### RECORD EXTRACTS ###
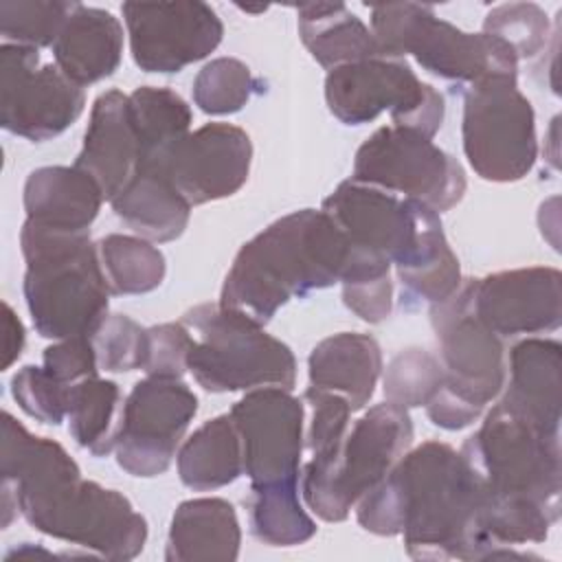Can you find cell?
Wrapping results in <instances>:
<instances>
[{
  "mask_svg": "<svg viewBox=\"0 0 562 562\" xmlns=\"http://www.w3.org/2000/svg\"><path fill=\"white\" fill-rule=\"evenodd\" d=\"M356 518L375 536H404L415 560L525 558L501 549L485 529V487L461 450L424 441L358 503Z\"/></svg>",
  "mask_w": 562,
  "mask_h": 562,
  "instance_id": "6da1fadb",
  "label": "cell"
},
{
  "mask_svg": "<svg viewBox=\"0 0 562 562\" xmlns=\"http://www.w3.org/2000/svg\"><path fill=\"white\" fill-rule=\"evenodd\" d=\"M2 527L20 512L31 527L108 560L136 558L147 520L116 490L81 479L61 443L31 435L11 413L2 417Z\"/></svg>",
  "mask_w": 562,
  "mask_h": 562,
  "instance_id": "7a4b0ae2",
  "label": "cell"
},
{
  "mask_svg": "<svg viewBox=\"0 0 562 562\" xmlns=\"http://www.w3.org/2000/svg\"><path fill=\"white\" fill-rule=\"evenodd\" d=\"M389 270L384 255L356 246L323 209H301L239 248L217 303L266 325L290 299Z\"/></svg>",
  "mask_w": 562,
  "mask_h": 562,
  "instance_id": "3957f363",
  "label": "cell"
},
{
  "mask_svg": "<svg viewBox=\"0 0 562 562\" xmlns=\"http://www.w3.org/2000/svg\"><path fill=\"white\" fill-rule=\"evenodd\" d=\"M485 487V529L501 549L542 542L560 518V437L505 408L501 402L461 446Z\"/></svg>",
  "mask_w": 562,
  "mask_h": 562,
  "instance_id": "277c9868",
  "label": "cell"
},
{
  "mask_svg": "<svg viewBox=\"0 0 562 562\" xmlns=\"http://www.w3.org/2000/svg\"><path fill=\"white\" fill-rule=\"evenodd\" d=\"M20 246L26 261L22 290L37 334L92 338L108 316L112 292L88 231H55L26 220Z\"/></svg>",
  "mask_w": 562,
  "mask_h": 562,
  "instance_id": "5b68a950",
  "label": "cell"
},
{
  "mask_svg": "<svg viewBox=\"0 0 562 562\" xmlns=\"http://www.w3.org/2000/svg\"><path fill=\"white\" fill-rule=\"evenodd\" d=\"M182 323L193 334L187 367L204 391L294 389L296 360L292 349L250 316L220 303H202L184 312Z\"/></svg>",
  "mask_w": 562,
  "mask_h": 562,
  "instance_id": "8992f818",
  "label": "cell"
},
{
  "mask_svg": "<svg viewBox=\"0 0 562 562\" xmlns=\"http://www.w3.org/2000/svg\"><path fill=\"white\" fill-rule=\"evenodd\" d=\"M413 443L406 408L391 402L369 408L327 457H312L301 472L307 507L327 522H340L380 483Z\"/></svg>",
  "mask_w": 562,
  "mask_h": 562,
  "instance_id": "52a82bcc",
  "label": "cell"
},
{
  "mask_svg": "<svg viewBox=\"0 0 562 562\" xmlns=\"http://www.w3.org/2000/svg\"><path fill=\"white\" fill-rule=\"evenodd\" d=\"M371 33L382 57L413 55L424 70L448 81L474 83L518 70V59L507 44L485 33H465L437 18L428 4H375Z\"/></svg>",
  "mask_w": 562,
  "mask_h": 562,
  "instance_id": "ba28073f",
  "label": "cell"
},
{
  "mask_svg": "<svg viewBox=\"0 0 562 562\" xmlns=\"http://www.w3.org/2000/svg\"><path fill=\"white\" fill-rule=\"evenodd\" d=\"M461 136L463 154L483 180L516 182L533 169L536 116L516 75L485 77L468 86Z\"/></svg>",
  "mask_w": 562,
  "mask_h": 562,
  "instance_id": "9c48e42d",
  "label": "cell"
},
{
  "mask_svg": "<svg viewBox=\"0 0 562 562\" xmlns=\"http://www.w3.org/2000/svg\"><path fill=\"white\" fill-rule=\"evenodd\" d=\"M329 112L345 125H364L382 112L395 127L432 138L446 114L443 97L419 81L404 59L371 57L331 68L325 77Z\"/></svg>",
  "mask_w": 562,
  "mask_h": 562,
  "instance_id": "30bf717a",
  "label": "cell"
},
{
  "mask_svg": "<svg viewBox=\"0 0 562 562\" xmlns=\"http://www.w3.org/2000/svg\"><path fill=\"white\" fill-rule=\"evenodd\" d=\"M353 180L417 200L435 213L448 211L465 193L461 162L417 132L384 125L356 151Z\"/></svg>",
  "mask_w": 562,
  "mask_h": 562,
  "instance_id": "8fae6325",
  "label": "cell"
},
{
  "mask_svg": "<svg viewBox=\"0 0 562 562\" xmlns=\"http://www.w3.org/2000/svg\"><path fill=\"white\" fill-rule=\"evenodd\" d=\"M195 413L198 397L178 378L138 380L121 408L116 463L143 479L167 472Z\"/></svg>",
  "mask_w": 562,
  "mask_h": 562,
  "instance_id": "7c38bea8",
  "label": "cell"
},
{
  "mask_svg": "<svg viewBox=\"0 0 562 562\" xmlns=\"http://www.w3.org/2000/svg\"><path fill=\"white\" fill-rule=\"evenodd\" d=\"M83 88L57 64H44L37 48H0V123L26 140H48L68 130L83 112Z\"/></svg>",
  "mask_w": 562,
  "mask_h": 562,
  "instance_id": "4fadbf2b",
  "label": "cell"
},
{
  "mask_svg": "<svg viewBox=\"0 0 562 562\" xmlns=\"http://www.w3.org/2000/svg\"><path fill=\"white\" fill-rule=\"evenodd\" d=\"M430 323L439 342L441 386L485 408L507 380L505 347L503 338L474 314L468 279L450 299L430 305Z\"/></svg>",
  "mask_w": 562,
  "mask_h": 562,
  "instance_id": "5bb4252c",
  "label": "cell"
},
{
  "mask_svg": "<svg viewBox=\"0 0 562 562\" xmlns=\"http://www.w3.org/2000/svg\"><path fill=\"white\" fill-rule=\"evenodd\" d=\"M241 443L250 485L299 481L305 439V402L281 386L248 391L228 411Z\"/></svg>",
  "mask_w": 562,
  "mask_h": 562,
  "instance_id": "9a60e30c",
  "label": "cell"
},
{
  "mask_svg": "<svg viewBox=\"0 0 562 562\" xmlns=\"http://www.w3.org/2000/svg\"><path fill=\"white\" fill-rule=\"evenodd\" d=\"M130 50L145 72H180L211 55L224 35L220 15L204 2H125Z\"/></svg>",
  "mask_w": 562,
  "mask_h": 562,
  "instance_id": "2e32d148",
  "label": "cell"
},
{
  "mask_svg": "<svg viewBox=\"0 0 562 562\" xmlns=\"http://www.w3.org/2000/svg\"><path fill=\"white\" fill-rule=\"evenodd\" d=\"M474 314L496 336L553 331L562 323V274L531 266L468 279Z\"/></svg>",
  "mask_w": 562,
  "mask_h": 562,
  "instance_id": "e0dca14e",
  "label": "cell"
},
{
  "mask_svg": "<svg viewBox=\"0 0 562 562\" xmlns=\"http://www.w3.org/2000/svg\"><path fill=\"white\" fill-rule=\"evenodd\" d=\"M250 136L231 123H206L189 132L169 154L165 173L191 204H206L237 193L250 173Z\"/></svg>",
  "mask_w": 562,
  "mask_h": 562,
  "instance_id": "ac0fdd59",
  "label": "cell"
},
{
  "mask_svg": "<svg viewBox=\"0 0 562 562\" xmlns=\"http://www.w3.org/2000/svg\"><path fill=\"white\" fill-rule=\"evenodd\" d=\"M140 165V143L130 114V99L121 90L97 97L83 147L75 167L86 171L105 200H114L134 178Z\"/></svg>",
  "mask_w": 562,
  "mask_h": 562,
  "instance_id": "d6986e66",
  "label": "cell"
},
{
  "mask_svg": "<svg viewBox=\"0 0 562 562\" xmlns=\"http://www.w3.org/2000/svg\"><path fill=\"white\" fill-rule=\"evenodd\" d=\"M562 347L551 338H525L509 351V380L501 404L536 426L560 437L562 419Z\"/></svg>",
  "mask_w": 562,
  "mask_h": 562,
  "instance_id": "ffe728a7",
  "label": "cell"
},
{
  "mask_svg": "<svg viewBox=\"0 0 562 562\" xmlns=\"http://www.w3.org/2000/svg\"><path fill=\"white\" fill-rule=\"evenodd\" d=\"M99 184L79 167H40L24 182L26 220L55 231L86 233L103 204Z\"/></svg>",
  "mask_w": 562,
  "mask_h": 562,
  "instance_id": "44dd1931",
  "label": "cell"
},
{
  "mask_svg": "<svg viewBox=\"0 0 562 562\" xmlns=\"http://www.w3.org/2000/svg\"><path fill=\"white\" fill-rule=\"evenodd\" d=\"M57 68L79 88L110 77L123 57V26L105 9L77 4L53 44Z\"/></svg>",
  "mask_w": 562,
  "mask_h": 562,
  "instance_id": "7402d4cb",
  "label": "cell"
},
{
  "mask_svg": "<svg viewBox=\"0 0 562 562\" xmlns=\"http://www.w3.org/2000/svg\"><path fill=\"white\" fill-rule=\"evenodd\" d=\"M310 386L345 397L360 411L373 397L382 373V351L373 336L340 331L323 338L307 358Z\"/></svg>",
  "mask_w": 562,
  "mask_h": 562,
  "instance_id": "603a6c76",
  "label": "cell"
},
{
  "mask_svg": "<svg viewBox=\"0 0 562 562\" xmlns=\"http://www.w3.org/2000/svg\"><path fill=\"white\" fill-rule=\"evenodd\" d=\"M241 544V529L235 507L215 496L191 498L173 512L165 560L195 562V560H237Z\"/></svg>",
  "mask_w": 562,
  "mask_h": 562,
  "instance_id": "cb8c5ba5",
  "label": "cell"
},
{
  "mask_svg": "<svg viewBox=\"0 0 562 562\" xmlns=\"http://www.w3.org/2000/svg\"><path fill=\"white\" fill-rule=\"evenodd\" d=\"M112 209L138 237L158 244L180 237L191 217V204L158 167H138Z\"/></svg>",
  "mask_w": 562,
  "mask_h": 562,
  "instance_id": "d4e9b609",
  "label": "cell"
},
{
  "mask_svg": "<svg viewBox=\"0 0 562 562\" xmlns=\"http://www.w3.org/2000/svg\"><path fill=\"white\" fill-rule=\"evenodd\" d=\"M296 13L299 37L323 68L382 57L371 29L342 2H305Z\"/></svg>",
  "mask_w": 562,
  "mask_h": 562,
  "instance_id": "484cf974",
  "label": "cell"
},
{
  "mask_svg": "<svg viewBox=\"0 0 562 562\" xmlns=\"http://www.w3.org/2000/svg\"><path fill=\"white\" fill-rule=\"evenodd\" d=\"M176 457L180 481L198 492L224 487L244 474L241 443L228 413L204 422Z\"/></svg>",
  "mask_w": 562,
  "mask_h": 562,
  "instance_id": "4316f807",
  "label": "cell"
},
{
  "mask_svg": "<svg viewBox=\"0 0 562 562\" xmlns=\"http://www.w3.org/2000/svg\"><path fill=\"white\" fill-rule=\"evenodd\" d=\"M127 99L140 143L138 167H158L165 171L169 154L189 134L191 108L178 92L156 86H140Z\"/></svg>",
  "mask_w": 562,
  "mask_h": 562,
  "instance_id": "83f0119b",
  "label": "cell"
},
{
  "mask_svg": "<svg viewBox=\"0 0 562 562\" xmlns=\"http://www.w3.org/2000/svg\"><path fill=\"white\" fill-rule=\"evenodd\" d=\"M121 408V391L112 380L90 375L70 384L68 430L72 439L94 457L112 452L116 443Z\"/></svg>",
  "mask_w": 562,
  "mask_h": 562,
  "instance_id": "f1b7e54d",
  "label": "cell"
},
{
  "mask_svg": "<svg viewBox=\"0 0 562 562\" xmlns=\"http://www.w3.org/2000/svg\"><path fill=\"white\" fill-rule=\"evenodd\" d=\"M248 520L255 538L272 547L303 544L316 533V522L301 505L299 481L250 485Z\"/></svg>",
  "mask_w": 562,
  "mask_h": 562,
  "instance_id": "f546056e",
  "label": "cell"
},
{
  "mask_svg": "<svg viewBox=\"0 0 562 562\" xmlns=\"http://www.w3.org/2000/svg\"><path fill=\"white\" fill-rule=\"evenodd\" d=\"M97 252L108 288L116 296L147 294L165 279V255L143 237L105 235L97 241Z\"/></svg>",
  "mask_w": 562,
  "mask_h": 562,
  "instance_id": "4dcf8cb0",
  "label": "cell"
},
{
  "mask_svg": "<svg viewBox=\"0 0 562 562\" xmlns=\"http://www.w3.org/2000/svg\"><path fill=\"white\" fill-rule=\"evenodd\" d=\"M79 2L4 0L0 2V33L4 44L29 48L53 46Z\"/></svg>",
  "mask_w": 562,
  "mask_h": 562,
  "instance_id": "1f68e13d",
  "label": "cell"
},
{
  "mask_svg": "<svg viewBox=\"0 0 562 562\" xmlns=\"http://www.w3.org/2000/svg\"><path fill=\"white\" fill-rule=\"evenodd\" d=\"M259 90L250 68L235 57H217L193 79V101L206 114L239 112Z\"/></svg>",
  "mask_w": 562,
  "mask_h": 562,
  "instance_id": "d6a6232c",
  "label": "cell"
},
{
  "mask_svg": "<svg viewBox=\"0 0 562 562\" xmlns=\"http://www.w3.org/2000/svg\"><path fill=\"white\" fill-rule=\"evenodd\" d=\"M443 384L441 362L426 349H402L386 367L384 397L400 408L426 406Z\"/></svg>",
  "mask_w": 562,
  "mask_h": 562,
  "instance_id": "836d02e7",
  "label": "cell"
},
{
  "mask_svg": "<svg viewBox=\"0 0 562 562\" xmlns=\"http://www.w3.org/2000/svg\"><path fill=\"white\" fill-rule=\"evenodd\" d=\"M483 33L512 48L516 59L538 55L551 35L547 13L533 2H509L492 9L483 20Z\"/></svg>",
  "mask_w": 562,
  "mask_h": 562,
  "instance_id": "e575fe53",
  "label": "cell"
},
{
  "mask_svg": "<svg viewBox=\"0 0 562 562\" xmlns=\"http://www.w3.org/2000/svg\"><path fill=\"white\" fill-rule=\"evenodd\" d=\"M11 395L33 419L59 426L68 417L70 384L53 378L44 367L26 364L11 378Z\"/></svg>",
  "mask_w": 562,
  "mask_h": 562,
  "instance_id": "d590c367",
  "label": "cell"
},
{
  "mask_svg": "<svg viewBox=\"0 0 562 562\" xmlns=\"http://www.w3.org/2000/svg\"><path fill=\"white\" fill-rule=\"evenodd\" d=\"M99 367L123 373L143 369L147 358V329L125 314H108L92 336Z\"/></svg>",
  "mask_w": 562,
  "mask_h": 562,
  "instance_id": "8d00e7d4",
  "label": "cell"
},
{
  "mask_svg": "<svg viewBox=\"0 0 562 562\" xmlns=\"http://www.w3.org/2000/svg\"><path fill=\"white\" fill-rule=\"evenodd\" d=\"M303 402L312 411L305 430V446L310 448L312 457H327L345 439L353 411L345 397L316 386L305 389Z\"/></svg>",
  "mask_w": 562,
  "mask_h": 562,
  "instance_id": "74e56055",
  "label": "cell"
},
{
  "mask_svg": "<svg viewBox=\"0 0 562 562\" xmlns=\"http://www.w3.org/2000/svg\"><path fill=\"white\" fill-rule=\"evenodd\" d=\"M193 349V334L180 323H162L147 329V358L143 371L156 378H182Z\"/></svg>",
  "mask_w": 562,
  "mask_h": 562,
  "instance_id": "f35d334b",
  "label": "cell"
},
{
  "mask_svg": "<svg viewBox=\"0 0 562 562\" xmlns=\"http://www.w3.org/2000/svg\"><path fill=\"white\" fill-rule=\"evenodd\" d=\"M53 378L66 384H75L83 378L97 375L99 358L92 338H66L44 349V364Z\"/></svg>",
  "mask_w": 562,
  "mask_h": 562,
  "instance_id": "ab89813d",
  "label": "cell"
},
{
  "mask_svg": "<svg viewBox=\"0 0 562 562\" xmlns=\"http://www.w3.org/2000/svg\"><path fill=\"white\" fill-rule=\"evenodd\" d=\"M345 305L367 323H382L393 307V281L389 274L342 283Z\"/></svg>",
  "mask_w": 562,
  "mask_h": 562,
  "instance_id": "60d3db41",
  "label": "cell"
},
{
  "mask_svg": "<svg viewBox=\"0 0 562 562\" xmlns=\"http://www.w3.org/2000/svg\"><path fill=\"white\" fill-rule=\"evenodd\" d=\"M2 307H4V318H2V327H4L2 369H9L20 358V353H22V347H24V325L15 316V312H13V307L9 303H4Z\"/></svg>",
  "mask_w": 562,
  "mask_h": 562,
  "instance_id": "b9f144b4",
  "label": "cell"
},
{
  "mask_svg": "<svg viewBox=\"0 0 562 562\" xmlns=\"http://www.w3.org/2000/svg\"><path fill=\"white\" fill-rule=\"evenodd\" d=\"M239 9H244V11H250V13H261V11H266L268 7H239Z\"/></svg>",
  "mask_w": 562,
  "mask_h": 562,
  "instance_id": "7bdbcfd3",
  "label": "cell"
}]
</instances>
###
= WHAT YOU SHOULD DO =
Copy out the stretch of material from its start through the line containing "323L193 334L187 367L204", including both ends. Omit the pictures from your copy.

= COMPLETE RESPONSE =
Can you find cell?
Wrapping results in <instances>:
<instances>
[{
  "mask_svg": "<svg viewBox=\"0 0 562 562\" xmlns=\"http://www.w3.org/2000/svg\"><path fill=\"white\" fill-rule=\"evenodd\" d=\"M356 518L375 536H404L415 560L525 558L501 549L485 529V487L461 450L424 441L358 503Z\"/></svg>",
  "mask_w": 562,
  "mask_h": 562,
  "instance_id": "6da1fadb",
  "label": "cell"
},
{
  "mask_svg": "<svg viewBox=\"0 0 562 562\" xmlns=\"http://www.w3.org/2000/svg\"><path fill=\"white\" fill-rule=\"evenodd\" d=\"M2 527L20 512L31 527L108 560L136 558L147 520L116 490L81 479L61 443L31 435L11 413L2 417Z\"/></svg>",
  "mask_w": 562,
  "mask_h": 562,
  "instance_id": "7a4b0ae2",
  "label": "cell"
},
{
  "mask_svg": "<svg viewBox=\"0 0 562 562\" xmlns=\"http://www.w3.org/2000/svg\"><path fill=\"white\" fill-rule=\"evenodd\" d=\"M389 270L384 255L356 246L323 209H301L239 248L217 303L266 325L290 299Z\"/></svg>",
  "mask_w": 562,
  "mask_h": 562,
  "instance_id": "3957f363",
  "label": "cell"
},
{
  "mask_svg": "<svg viewBox=\"0 0 562 562\" xmlns=\"http://www.w3.org/2000/svg\"><path fill=\"white\" fill-rule=\"evenodd\" d=\"M485 487V529L501 549L542 542L560 518V437L505 408L501 402L461 446Z\"/></svg>",
  "mask_w": 562,
  "mask_h": 562,
  "instance_id": "277c9868",
  "label": "cell"
},
{
  "mask_svg": "<svg viewBox=\"0 0 562 562\" xmlns=\"http://www.w3.org/2000/svg\"><path fill=\"white\" fill-rule=\"evenodd\" d=\"M20 246L26 261L22 290L37 334L92 338L108 316L112 292L88 231H55L26 220Z\"/></svg>",
  "mask_w": 562,
  "mask_h": 562,
  "instance_id": "5b68a950",
  "label": "cell"
},
{
  "mask_svg": "<svg viewBox=\"0 0 562 562\" xmlns=\"http://www.w3.org/2000/svg\"><path fill=\"white\" fill-rule=\"evenodd\" d=\"M182 323L193 334L187 367L204 391L294 389L296 360L292 349L250 316L220 303H202L184 312Z\"/></svg>",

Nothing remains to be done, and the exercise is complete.